Monasterio de San Pelayo de Oviedo, en cuyo jardín está -como adorno- la campana mayor de Avilés.
¿Y que fue de las campanas que se llevaron las monjas Clarisas? Sobre esto publicó Agustín Albuerne, franciscano seglar, en LA VOZ DE AVILÉS del 10 de julio de 2007, un articulo donde explica que las monjas que se llevaron de aquí las campanas, las vendieron cuando volvieron a ser expulsadas, nuevamente, de Oviedo y trasladadas a Villaviciosa. Al no poder llevar (por su peso) la campana grande la vendieron (4.662 reales de vellón) en 1880 al monasterio de San Pelayo de Oviedo que la instaló en su campanario hasta que en 1992 fue retirada del mismo y pasó a adornar el jardín ovetense de las monjas Pelayas.

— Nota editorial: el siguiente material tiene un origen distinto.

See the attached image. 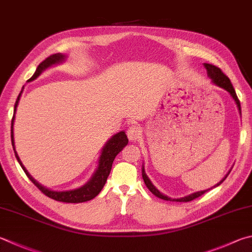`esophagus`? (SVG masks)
Segmentation results:
<instances>
[{"label": "esophagus", "instance_id": "1", "mask_svg": "<svg viewBox=\"0 0 252 252\" xmlns=\"http://www.w3.org/2000/svg\"><path fill=\"white\" fill-rule=\"evenodd\" d=\"M141 129L138 126H131L129 129L126 131V134H127V138H129L130 141H138L141 136Z\"/></svg>", "mask_w": 252, "mask_h": 252}]
</instances>
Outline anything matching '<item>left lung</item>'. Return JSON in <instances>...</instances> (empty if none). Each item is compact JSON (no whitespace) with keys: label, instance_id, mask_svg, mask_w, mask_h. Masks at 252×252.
Masks as SVG:
<instances>
[{"label":"left lung","instance_id":"obj_1","mask_svg":"<svg viewBox=\"0 0 252 252\" xmlns=\"http://www.w3.org/2000/svg\"><path fill=\"white\" fill-rule=\"evenodd\" d=\"M204 67L206 68V70H207V76L209 77L210 80H212L213 84L218 86V87H220V88H222V89H225V90L227 91V93L231 95V98L234 99V101H235L236 104H237L238 111H239V114L241 116L240 101H239V99H238V97H237L236 91H235V89H234V87H232L229 78H228V77H227L225 74H223V72H222L220 69H219L218 67H216V66L210 65V63H204ZM230 171H231V170H229V172H228V173L226 174V176L223 177L220 182L217 183V184L215 185L214 187H217V186L220 185L221 183L226 180V177H227L228 175H229ZM142 177H143V181H144V183H145V185H146V187H148V189H150L151 193L157 196V197H158V198L164 199V200H171V202H190V200L197 198V197H199V196H202L203 194H205L206 191H208V190H210L212 189H214V187H210V189H208L196 191V193H193V194H189V195H187V196H184V197H181V198H171V197H168V196L162 194L161 191H159V190L157 189V187H155V186L152 184V182H151L149 176L146 175V173H145L144 164H143V165H142Z\"/></svg>","mask_w":252,"mask_h":252}]
</instances>
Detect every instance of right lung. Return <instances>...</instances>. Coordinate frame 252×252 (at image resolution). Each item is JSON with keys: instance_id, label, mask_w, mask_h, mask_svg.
Here are the masks:
<instances>
[{"instance_id": "1", "label": "right lung", "mask_w": 252, "mask_h": 252, "mask_svg": "<svg viewBox=\"0 0 252 252\" xmlns=\"http://www.w3.org/2000/svg\"><path fill=\"white\" fill-rule=\"evenodd\" d=\"M67 59V55L62 54V53H57L54 54L52 56L47 57L44 62H42L38 65V67L36 68V71L34 72V75L31 77V78L27 80L29 82L35 80L37 77L42 75V72H44L47 68L52 67L54 65H58V63H65ZM23 90H24V86L21 90L20 94L16 99L15 106H14V114H13V119H12V123H11V140H12V145H13V150H14L15 157L17 158V162L20 163L21 167L23 168V171L25 172L27 177L34 183L35 186H37V189L39 190H42L43 193L48 196L49 198H53L55 200H58V202H63V203H84L87 202V200H90L94 198L97 196L101 189H103L104 184H106L107 178L109 176V174L111 172V167H112V163L116 158L117 155L121 152L123 148L129 143V140L126 138V134L125 131H120L119 133L112 135L110 139L108 140V142L101 150V154H100L99 159H98V166L95 168L94 173L93 174V176L90 177V180L86 183L85 185H82L78 189H70V190H53L50 189H47L44 185L39 184V183L35 180V178L31 175L29 171L26 170L25 166L23 165V163L21 161L20 157L15 150V142H14V121H15V113H16V109L18 106V101H20L21 95L23 94Z\"/></svg>"}]
</instances>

Historia triste que me remite a Joan Manuel Serrat, de quien en su estancia en Avilés conservo una foto –publicada en ‘Asturias Semanal’– a los pies del campanario de San Nicolás de Bari, el del motín. La foto de Serrat es de tiempos anteriores a su monumental ‘Mediterráneo’, cuando una de sus piezas más sonadas era ‘Canción de madrugada’ (‘Cançó de matinada’) aquella donde canta «Nos lo ha de decir la voz temblorosa y triste de un campanario, un golpe de luz y el grito de una garza que ha despertado».
Conste que en el centro de Avilés ha resucitado, en parte, el sonido de las campanas desde hace diez años cuando la parroquia de San Nicolás (donde estuvieron las del motín) adquirió tres nuevas.
De campanas, campaneros y campanarios vamos en Avilés dignificados cuando no damnificados.